My understanding is that if colors appear washed out, it is due to broken conversion between partial and full. Not the inability of a conversion between the spaces. If a display on a computer uses partial color space, and the video driver knows this, it converts any full material to partial and the display displays this perfectly fine. There is a well-defined conversion between full->partial, and partial->full as well, so if a converter knows which format source and destination is, there is a perfect conversion in both directions. Never washed out colors.
Washed out colors happen if given video data is actually partial, but the receiver assumes it is full. The other way round, given video data is full but the receiver assumes it is partial, results in drowned-to-black dark parts and blended-into-white for bright parts.
A converter can be the media player (it converts from the video color space to the computer color space) and the video driver (it converts from the computer color space to the display color space).
If the video driver thinks it has a full color range monitor connected, but the monitor is actually partial, wrong colors will be the result. And vice versa. For example, I have a native computer monitor that only processes full color space. Everything looks correct according to the color space test charts. In Nvidia control panel, I find a setting to activate "partial" output. It's the opened drop-down list at the bottom, the choices say "Full" and "Partial":
Now, if I choose Begrenzt (Partial), the colors of my desktop (including background picture) actually turns washed out. The explanation is it's because the monitor always assumes the signal "full" color range, but it is actually given "partial" output.
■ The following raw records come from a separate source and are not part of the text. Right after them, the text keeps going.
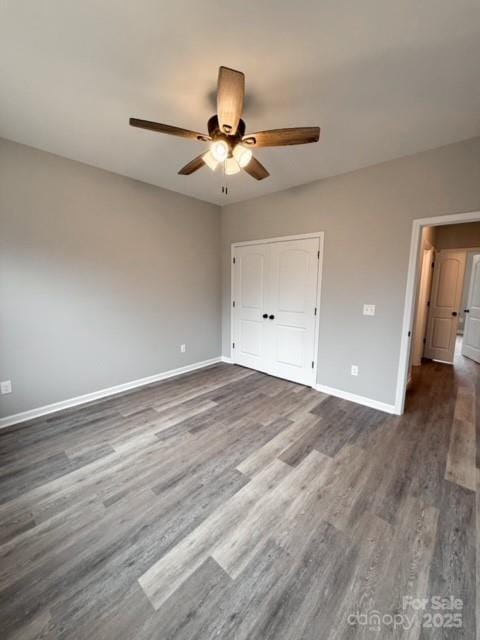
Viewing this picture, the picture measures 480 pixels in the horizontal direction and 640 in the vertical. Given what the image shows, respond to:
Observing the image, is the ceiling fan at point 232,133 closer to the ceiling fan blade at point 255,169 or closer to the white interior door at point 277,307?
the ceiling fan blade at point 255,169

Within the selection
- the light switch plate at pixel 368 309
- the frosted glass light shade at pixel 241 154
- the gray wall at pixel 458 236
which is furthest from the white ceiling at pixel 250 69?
the gray wall at pixel 458 236

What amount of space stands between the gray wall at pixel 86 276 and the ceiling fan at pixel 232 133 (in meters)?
1.62

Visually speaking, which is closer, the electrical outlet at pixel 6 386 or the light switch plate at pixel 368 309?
the electrical outlet at pixel 6 386

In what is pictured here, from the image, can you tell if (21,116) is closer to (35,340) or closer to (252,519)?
(35,340)

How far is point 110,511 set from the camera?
63.1 inches

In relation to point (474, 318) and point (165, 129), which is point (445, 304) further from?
point (165, 129)

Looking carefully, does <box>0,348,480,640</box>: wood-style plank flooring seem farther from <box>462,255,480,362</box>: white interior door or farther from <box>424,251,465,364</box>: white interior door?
<box>462,255,480,362</box>: white interior door

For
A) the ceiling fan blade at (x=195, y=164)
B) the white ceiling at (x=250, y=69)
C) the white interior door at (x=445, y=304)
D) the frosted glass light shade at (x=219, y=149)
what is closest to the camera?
the white ceiling at (x=250, y=69)

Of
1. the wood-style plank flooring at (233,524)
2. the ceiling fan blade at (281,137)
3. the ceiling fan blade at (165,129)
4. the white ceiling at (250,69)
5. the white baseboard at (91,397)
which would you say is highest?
the white ceiling at (250,69)

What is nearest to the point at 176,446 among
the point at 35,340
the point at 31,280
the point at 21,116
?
the point at 35,340

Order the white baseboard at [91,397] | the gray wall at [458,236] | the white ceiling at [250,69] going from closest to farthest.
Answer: the white ceiling at [250,69] → the white baseboard at [91,397] → the gray wall at [458,236]

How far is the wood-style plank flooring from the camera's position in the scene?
111cm

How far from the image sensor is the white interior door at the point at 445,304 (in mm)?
4586

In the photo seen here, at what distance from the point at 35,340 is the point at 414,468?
3.65m
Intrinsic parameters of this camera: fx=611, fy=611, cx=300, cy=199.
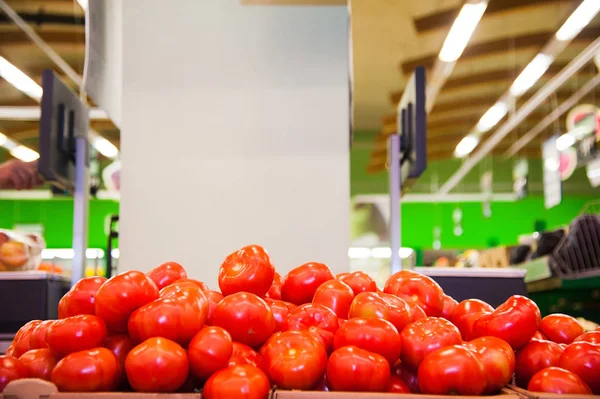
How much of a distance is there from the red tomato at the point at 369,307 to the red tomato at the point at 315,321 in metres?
0.05

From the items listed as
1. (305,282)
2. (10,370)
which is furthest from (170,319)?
(305,282)

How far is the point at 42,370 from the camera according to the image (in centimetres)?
122

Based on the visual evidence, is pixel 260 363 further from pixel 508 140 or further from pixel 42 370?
pixel 508 140

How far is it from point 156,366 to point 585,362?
0.83m

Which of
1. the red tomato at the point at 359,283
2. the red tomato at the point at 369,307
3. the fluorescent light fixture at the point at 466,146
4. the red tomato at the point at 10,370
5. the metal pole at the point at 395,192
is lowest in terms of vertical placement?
the red tomato at the point at 10,370

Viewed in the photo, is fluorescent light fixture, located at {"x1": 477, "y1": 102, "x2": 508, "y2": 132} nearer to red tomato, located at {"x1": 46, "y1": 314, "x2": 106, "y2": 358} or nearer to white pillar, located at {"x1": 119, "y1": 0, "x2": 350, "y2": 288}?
white pillar, located at {"x1": 119, "y1": 0, "x2": 350, "y2": 288}

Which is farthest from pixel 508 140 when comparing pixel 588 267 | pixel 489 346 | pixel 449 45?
pixel 489 346

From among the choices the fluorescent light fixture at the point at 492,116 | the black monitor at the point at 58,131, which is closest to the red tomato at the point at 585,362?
the black monitor at the point at 58,131

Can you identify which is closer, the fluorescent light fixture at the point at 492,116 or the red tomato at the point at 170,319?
the red tomato at the point at 170,319

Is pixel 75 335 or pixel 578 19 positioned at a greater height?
pixel 578 19

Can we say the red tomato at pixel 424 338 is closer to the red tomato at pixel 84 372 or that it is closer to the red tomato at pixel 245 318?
the red tomato at pixel 245 318

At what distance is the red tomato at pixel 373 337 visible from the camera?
1176mm

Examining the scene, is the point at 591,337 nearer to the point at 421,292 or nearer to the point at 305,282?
the point at 421,292

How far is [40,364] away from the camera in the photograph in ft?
4.01
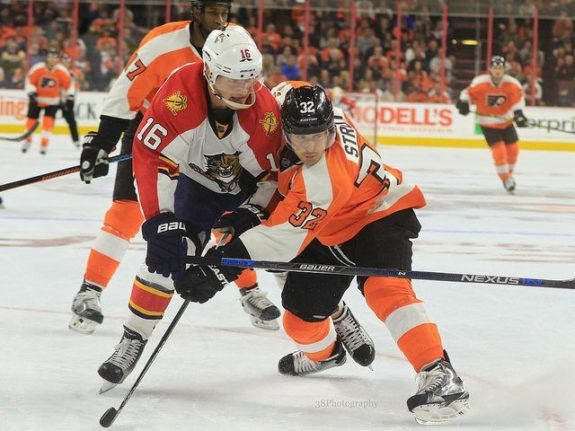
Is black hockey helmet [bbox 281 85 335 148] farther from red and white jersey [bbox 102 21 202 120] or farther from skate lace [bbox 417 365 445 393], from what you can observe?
red and white jersey [bbox 102 21 202 120]

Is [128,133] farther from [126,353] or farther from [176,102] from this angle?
[126,353]

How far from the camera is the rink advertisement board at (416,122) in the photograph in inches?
506

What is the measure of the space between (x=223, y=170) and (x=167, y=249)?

The driver converts to partial, but the monitor uses this as full and don't convert back, so the colors become washed out.
Usually, you don't need to care about all this. Usually, systems configure themselves correctly. Usually, you just plug in a monitor and it is driven correctly. If you change something manually, it might become a source of confusion, because not every part in the video production+display pipeline is able to automatically detect the color space property of what it is receiving and what it is outputting. It assumes defaults instead. This includes the Full/Partial setting of OBS: Usually it's best to just leave it at its default (Partial).